- The task
Write out the entries again exactly as they are given.

* Start Provided entries *

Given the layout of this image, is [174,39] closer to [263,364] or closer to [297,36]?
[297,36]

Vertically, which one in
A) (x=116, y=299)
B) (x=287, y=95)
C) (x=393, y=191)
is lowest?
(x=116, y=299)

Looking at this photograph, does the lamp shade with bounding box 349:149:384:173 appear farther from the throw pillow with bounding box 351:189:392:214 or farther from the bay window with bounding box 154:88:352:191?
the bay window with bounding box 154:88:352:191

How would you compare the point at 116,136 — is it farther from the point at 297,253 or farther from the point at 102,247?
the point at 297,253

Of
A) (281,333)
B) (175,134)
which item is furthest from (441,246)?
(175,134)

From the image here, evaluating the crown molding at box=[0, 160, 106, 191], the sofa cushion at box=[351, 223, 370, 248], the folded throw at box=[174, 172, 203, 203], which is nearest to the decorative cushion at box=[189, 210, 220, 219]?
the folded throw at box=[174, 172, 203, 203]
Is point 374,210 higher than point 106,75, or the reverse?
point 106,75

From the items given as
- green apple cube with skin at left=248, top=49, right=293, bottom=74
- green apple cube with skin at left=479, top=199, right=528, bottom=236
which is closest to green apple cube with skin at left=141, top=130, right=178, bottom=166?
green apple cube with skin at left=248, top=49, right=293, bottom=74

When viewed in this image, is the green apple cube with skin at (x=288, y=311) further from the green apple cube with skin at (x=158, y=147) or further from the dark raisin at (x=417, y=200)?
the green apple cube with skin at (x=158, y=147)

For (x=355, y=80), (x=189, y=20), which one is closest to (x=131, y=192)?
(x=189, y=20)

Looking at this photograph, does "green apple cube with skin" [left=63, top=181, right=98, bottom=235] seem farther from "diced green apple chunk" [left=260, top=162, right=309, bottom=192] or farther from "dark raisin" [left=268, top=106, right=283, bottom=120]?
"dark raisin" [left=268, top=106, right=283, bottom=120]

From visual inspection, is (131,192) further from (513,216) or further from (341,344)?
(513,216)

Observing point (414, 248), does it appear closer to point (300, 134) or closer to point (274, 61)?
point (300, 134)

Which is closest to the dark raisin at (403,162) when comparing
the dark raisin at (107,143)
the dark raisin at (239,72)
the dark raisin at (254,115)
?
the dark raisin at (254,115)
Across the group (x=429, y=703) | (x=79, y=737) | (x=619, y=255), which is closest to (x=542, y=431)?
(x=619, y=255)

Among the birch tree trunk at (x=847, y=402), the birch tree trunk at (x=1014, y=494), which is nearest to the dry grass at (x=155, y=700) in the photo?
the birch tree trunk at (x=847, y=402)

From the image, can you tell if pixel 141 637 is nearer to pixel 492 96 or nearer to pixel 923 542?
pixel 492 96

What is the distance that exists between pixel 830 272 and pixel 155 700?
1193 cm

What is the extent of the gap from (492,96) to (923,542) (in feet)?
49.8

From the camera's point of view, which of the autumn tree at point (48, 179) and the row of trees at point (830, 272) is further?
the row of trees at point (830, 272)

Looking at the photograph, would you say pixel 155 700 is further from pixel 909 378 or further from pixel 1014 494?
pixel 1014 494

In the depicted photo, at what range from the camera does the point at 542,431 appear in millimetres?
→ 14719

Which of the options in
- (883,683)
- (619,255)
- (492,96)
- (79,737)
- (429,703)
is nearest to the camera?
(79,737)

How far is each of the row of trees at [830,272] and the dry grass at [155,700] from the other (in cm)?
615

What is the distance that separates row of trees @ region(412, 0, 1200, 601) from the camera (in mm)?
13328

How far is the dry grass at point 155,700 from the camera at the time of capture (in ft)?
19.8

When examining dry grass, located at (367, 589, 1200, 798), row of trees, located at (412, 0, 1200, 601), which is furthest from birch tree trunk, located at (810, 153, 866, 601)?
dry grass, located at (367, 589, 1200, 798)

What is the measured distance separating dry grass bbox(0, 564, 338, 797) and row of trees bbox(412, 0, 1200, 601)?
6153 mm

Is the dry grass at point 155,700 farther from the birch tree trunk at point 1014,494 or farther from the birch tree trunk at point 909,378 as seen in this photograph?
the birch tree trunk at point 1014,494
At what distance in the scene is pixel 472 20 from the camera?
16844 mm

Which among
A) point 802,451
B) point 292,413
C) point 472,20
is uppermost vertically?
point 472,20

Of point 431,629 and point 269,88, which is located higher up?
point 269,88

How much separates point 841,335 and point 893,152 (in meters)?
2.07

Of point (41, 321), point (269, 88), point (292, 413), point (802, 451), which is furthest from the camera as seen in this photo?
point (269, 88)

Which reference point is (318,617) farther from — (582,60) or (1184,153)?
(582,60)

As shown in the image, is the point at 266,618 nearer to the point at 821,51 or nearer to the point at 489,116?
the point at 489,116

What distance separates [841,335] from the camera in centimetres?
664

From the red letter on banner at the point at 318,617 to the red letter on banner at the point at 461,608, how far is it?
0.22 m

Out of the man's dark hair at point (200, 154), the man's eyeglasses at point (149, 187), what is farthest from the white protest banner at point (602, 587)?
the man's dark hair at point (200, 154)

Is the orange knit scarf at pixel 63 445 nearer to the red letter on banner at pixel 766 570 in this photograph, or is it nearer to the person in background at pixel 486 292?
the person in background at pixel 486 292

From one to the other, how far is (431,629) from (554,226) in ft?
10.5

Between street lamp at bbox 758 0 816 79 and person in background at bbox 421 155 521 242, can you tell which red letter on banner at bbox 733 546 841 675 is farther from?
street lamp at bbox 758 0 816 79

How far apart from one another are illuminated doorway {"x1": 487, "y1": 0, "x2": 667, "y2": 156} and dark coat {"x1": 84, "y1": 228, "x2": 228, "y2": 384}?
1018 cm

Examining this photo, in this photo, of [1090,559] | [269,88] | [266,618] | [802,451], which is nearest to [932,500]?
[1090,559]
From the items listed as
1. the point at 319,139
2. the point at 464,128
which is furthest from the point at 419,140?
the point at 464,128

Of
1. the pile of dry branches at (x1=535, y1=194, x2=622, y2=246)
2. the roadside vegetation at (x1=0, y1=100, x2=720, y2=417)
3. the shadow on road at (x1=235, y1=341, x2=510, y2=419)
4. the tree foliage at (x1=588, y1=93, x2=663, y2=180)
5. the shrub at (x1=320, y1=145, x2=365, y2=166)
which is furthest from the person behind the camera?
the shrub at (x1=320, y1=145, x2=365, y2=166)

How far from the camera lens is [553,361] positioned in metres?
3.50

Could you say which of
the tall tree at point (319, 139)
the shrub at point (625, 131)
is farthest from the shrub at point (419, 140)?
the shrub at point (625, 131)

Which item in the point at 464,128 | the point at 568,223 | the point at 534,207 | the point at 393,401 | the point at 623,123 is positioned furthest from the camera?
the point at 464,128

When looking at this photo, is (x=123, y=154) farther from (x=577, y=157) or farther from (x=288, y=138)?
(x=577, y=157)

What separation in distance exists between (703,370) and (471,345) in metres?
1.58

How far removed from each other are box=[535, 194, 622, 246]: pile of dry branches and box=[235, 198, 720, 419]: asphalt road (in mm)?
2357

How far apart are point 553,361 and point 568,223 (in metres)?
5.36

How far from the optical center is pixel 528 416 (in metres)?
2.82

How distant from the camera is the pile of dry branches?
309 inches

* End Provided entries *

- Response to this exercise
Given the layout of this image, is [174,39] closer to [263,364] or closer to [297,36]?
[297,36]

Vertically, which one in
A) (x=116, y=299)
B) (x=287, y=95)
C) (x=393, y=191)
is lowest?
(x=116, y=299)

Looking at this photograph, does the lamp shade with bounding box 349:149:384:173 appear farther from the throw pillow with bounding box 351:189:392:214 or farther from the bay window with bounding box 154:88:352:191?
the bay window with bounding box 154:88:352:191

How would you compare the point at 116,136 — is it farther from the point at 297,253 or farther from the point at 102,247?
the point at 297,253

Of
A) (281,333)
B) (175,134)
which item is furthest from (441,246)?
(175,134)

From the image here, evaluating the crown molding at box=[0, 160, 106, 191], the sofa cushion at box=[351, 223, 370, 248], the folded throw at box=[174, 172, 203, 203], which is nearest to the decorative cushion at box=[189, 210, 220, 219]?
the folded throw at box=[174, 172, 203, 203]
Is point 374,210 higher than point 106,75, or the reverse?
point 106,75

From the items given as
- green apple cube with skin at left=248, top=49, right=293, bottom=74
- green apple cube with skin at left=479, top=199, right=528, bottom=236
which is closest to green apple cube with skin at left=141, top=130, right=178, bottom=166?
green apple cube with skin at left=248, top=49, right=293, bottom=74

When viewed in this image, is the green apple cube with skin at (x=288, y=311) further from the green apple cube with skin at (x=158, y=147) or further from the dark raisin at (x=417, y=200)?
the green apple cube with skin at (x=158, y=147)

For (x=355, y=80), (x=189, y=20), which one is closest to (x=131, y=192)?
(x=189, y=20)

Looking at this photograph, does "green apple cube with skin" [left=63, top=181, right=98, bottom=235] seem farther from "diced green apple chunk" [left=260, top=162, right=309, bottom=192] or farther from "dark raisin" [left=268, top=106, right=283, bottom=120]?
"dark raisin" [left=268, top=106, right=283, bottom=120]

From visual inspection, is (131,192) further from (513,216) or further from (341,344)?
(513,216)

Observing point (414, 248), does it appear closer to point (300, 134) or closer to point (274, 61)?
point (300, 134)

Which is closest to the dark raisin at (403,162) when comparing
the dark raisin at (107,143)
the dark raisin at (239,72)
the dark raisin at (254,115)
?
the dark raisin at (254,115)
Across the group (x=429, y=703) | (x=79, y=737) | (x=619, y=255), which is closest to (x=542, y=431)?
(x=619, y=255)

Among the birch tree trunk at (x=847, y=402), the birch tree trunk at (x=1014, y=494), which is nearest to the dry grass at (x=155, y=700) in the photo?
the birch tree trunk at (x=847, y=402)

From the image, can you tell if pixel 141 637 is nearer to pixel 492 96 or nearer to pixel 923 542?
pixel 492 96

What is the distance that exists between pixel 830 272 and pixel 155 700?
1193 cm

What is the extent of the gap from (492,96) to (923,542) (in feet)?
49.8

From the camera's point of view, which of the autumn tree at point (48, 179) and the row of trees at point (830, 272) is further?
the row of trees at point (830, 272)

Looking at the photograph, would you say pixel 155 700 is further from pixel 909 378 or further from pixel 1014 494?
pixel 1014 494

In the depicted photo, at what range from the camera does the point at 542,431 appear in millimetres?
→ 14719

Which of the options in
- (883,683)
- (619,255)
- (492,96)
- (79,737)
- (429,703)
is nearest to the camera?
(79,737)

How far is each of the row of trees at [830,272] and the dry grass at [155,700] from the other (in cm)?
615

What is the distance that separates row of trees @ region(412, 0, 1200, 601) from the camera (in mm)?
13328

How far is the dry grass at point 155,700 from the camera at the time of capture (in ft)?
19.8

When examining dry grass, located at (367, 589, 1200, 798), row of trees, located at (412, 0, 1200, 601), which is furthest from birch tree trunk, located at (810, 153, 866, 601)?
dry grass, located at (367, 589, 1200, 798)

What is the measured distance separating dry grass bbox(0, 564, 338, 797) and row of trees bbox(412, 0, 1200, 601)?
6153 mm

Is the dry grass at point 155,700 farther from the birch tree trunk at point 1014,494 or farther from the birch tree trunk at point 909,378 as seen in this photograph?
the birch tree trunk at point 1014,494
At what distance in the scene is pixel 472 20 from the camera?
16844 mm

Which among
A) point 802,451
B) point 292,413
C) point 472,20
is uppermost vertically?
point 472,20

Of point 431,629 and point 269,88, which is located higher up?
point 269,88

How much separates point 841,335 and point 893,152 (in meters)?
2.07

Of point (41, 321), point (269, 88), point (292, 413), point (802, 451), which is furthest from the camera as seen in this photo?
point (269, 88)

Which reference point is (318,617) farther from — (582,60) or (1184,153)?
(582,60)

As shown in the image, is the point at 266,618 nearer to the point at 821,51 or nearer to the point at 489,116?
the point at 489,116

What distance separates [841,335] from the camera in centimetres?
664

From the red letter on banner at the point at 318,617 to the red letter on banner at the point at 461,608, how far is it?
0.22 m

Out of the man's dark hair at point (200, 154), the man's eyeglasses at point (149, 187), what is farthest from the white protest banner at point (602, 587)?
the man's dark hair at point (200, 154)

Is the orange knit scarf at pixel 63 445 nearer to the red letter on banner at pixel 766 570 in this photograph, or is it nearer to the person in background at pixel 486 292?
the person in background at pixel 486 292

From one to the other, how far is (431,629) from (554,226) in ft?
10.5

Between street lamp at bbox 758 0 816 79 and person in background at bbox 421 155 521 242, can you tell which red letter on banner at bbox 733 546 841 675 is farther from?
street lamp at bbox 758 0 816 79

How far apart from one another are illuminated doorway {"x1": 487, "y1": 0, "x2": 667, "y2": 156} and dark coat {"x1": 84, "y1": 228, "x2": 228, "y2": 384}?
1018 cm

Examining this photo, in this photo, of [1090,559] | [269,88] | [266,618] | [802,451], which is nearest to [932,500]?
[1090,559]
From the items listed as
1. the point at 319,139
2. the point at 464,128
which is furthest from the point at 419,140?
the point at 464,128

Of
1. the pile of dry branches at (x1=535, y1=194, x2=622, y2=246)
2. the roadside vegetation at (x1=0, y1=100, x2=720, y2=417)
3. the shadow on road at (x1=235, y1=341, x2=510, y2=419)
4. the tree foliage at (x1=588, y1=93, x2=663, y2=180)
5. the shrub at (x1=320, y1=145, x2=365, y2=166)
which is furthest from the person behind the camera?
the shrub at (x1=320, y1=145, x2=365, y2=166)

How far from the camera lens is [553,361] positioned in metres?
3.50

Could you say which of
the tall tree at point (319, 139)
the shrub at point (625, 131)
is farthest from the shrub at point (419, 140)?
the shrub at point (625, 131)

Which item in the point at 464,128 | the point at 568,223 | the point at 534,207 | the point at 393,401 | the point at 623,123 is positioned furthest from the camera?
the point at 464,128

When looking at this photo, is (x=123, y=154) farther from (x=577, y=157) or farther from (x=288, y=138)?
(x=577, y=157)

What separation in distance exists between (703,370) and (471,345) in metres?
1.58

How far removed from each other are box=[535, 194, 622, 246]: pile of dry branches and box=[235, 198, 720, 419]: asphalt road (in mm)?
2357

How far apart are point 553,361 and point 568,223 (in metres)?
5.36

How far from the optical center is pixel 528 416 (in metres)?
2.82

How distant from the camera is the pile of dry branches?
309 inches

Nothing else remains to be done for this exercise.